**TEXT BLOCK**.
This Registration Statement on Form S-8 is filed by Wintrust Financial Corporation (the “ Registrant ”) in connection with that certain Agreement and Plan of Merger, dated as of June 5, 2019, amended as of July 1, 2019 (the “ Merger Agreement ”), by and among the Registrant, WTFC STCBC Merger Sub LLC (“ Merger Sub ”) and STC Bancshares Corp. (“ STC ”). Pursuant to the Merger Agreement, STC merged with and into Merger Sub (the “ Merger ”), with Merger Sub surviving the Merger as an indirect wholly-owned subsidiary of the Registrant. In connection with the Merger, the Registrant has assumed certain outstanding stock options granted under the STC Bancshares Corp. 2005 Stock Incentive Plan (the “ 2005 Plan ”) and the STC Bancshares Corp. 2016 Equity Incentive Plan (the “ 2016 Plan ” and, together with the 2005 Plan, the “ Plans ”) and has assumed the Plans with respect to the available shares under the Plans as of the effective date of the Merger, with appropriate adjustments to the number of shares available under the Plans to reflect the Merger. The assumed stock options will become exercisable solely to purchase shares of the Registrant’s Common Stock, with appropriate adjustments to the number of shares subject to the assumed stock options and the exercise price of such stock options, in accordance with the terms of the applicable Plan, the Merger Agreement, and each grant recipient’s award agreement.

**SUPPLIED DATA**.
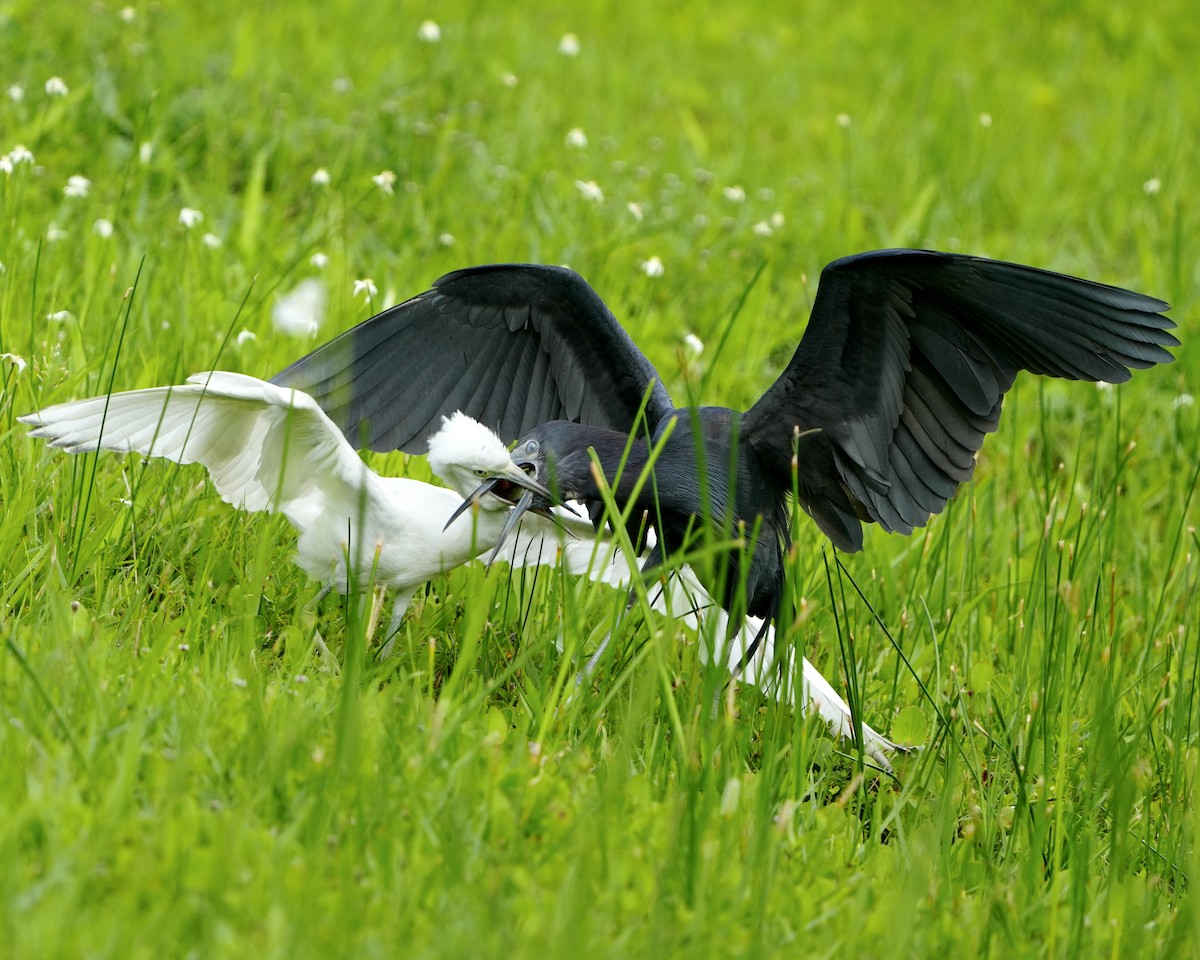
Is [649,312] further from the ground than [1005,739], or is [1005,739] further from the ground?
[649,312]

**STATED PROBLEM**.
Continue the registration statement on Wintrust's merger with STC Bancshares, starting after its final sentence. The data above were drawn from a separate source.

**IN RESPONSE**.
*PART II*

*INFORMATION REQUIRED IN THE REGISTRATION STATEMENT*

*ITEM 3. INCORPORATION OF DOCUMENTS BY REFERENCE*

The Registrant hereby incorporates by reference in this Registration Statement the following documents and information previously filed with the Securities and Exchange Commission (the “ Commission ”):

(a) the Registrant’s Annual Report on Form 10-K for the year ended December 31, 2018, filed with the Commission on February 28, 2019;
(b) the Registrant’s Quarterly Report on Form 10-Q for the quarter ended March 31, 2019, filed with the Commission on May 9, 2019
(c) the Registrant’s Quarterly Report on Form 10-Q for the quarter ended June 30, 2019, filed with the Commission on August 9, 2019;
(d) the Registrant’s Current Reports on Form 8-K, filed with the Commission on each of February 22, 2019 , May 24, 2019 , May 30, 2019 , June 6, 2019 and September 19, 2019 ; and
(e) the description of the Registrant’s Common Stock, which is registered under Section 12 of the Securities Exchange Act of 1934, as amended (the “Exchange Act”), in the Registrant’s Form 8-A filed with the Commission on January 3, 1997, including any subsequently filed amendments and reports updating such description.

All documents subsequently filed by the Registrant with the Commission pursuant to Sections 13(a), 13(c), 14, and 15(d) of the Exchange Act prior to the filing of a post-effective amendment to this Registration Statement, which indicates that all securities offered hereby have been sold or which deregisters all securities then remaining unsold, shall be deemed to be incorporated by reference into this Registration Statement and to be a part hereof from the respective dates of filing of such documents (such documents, and the documents enumerated above, being hereinafter referred to as “ Incorporated Documents ”).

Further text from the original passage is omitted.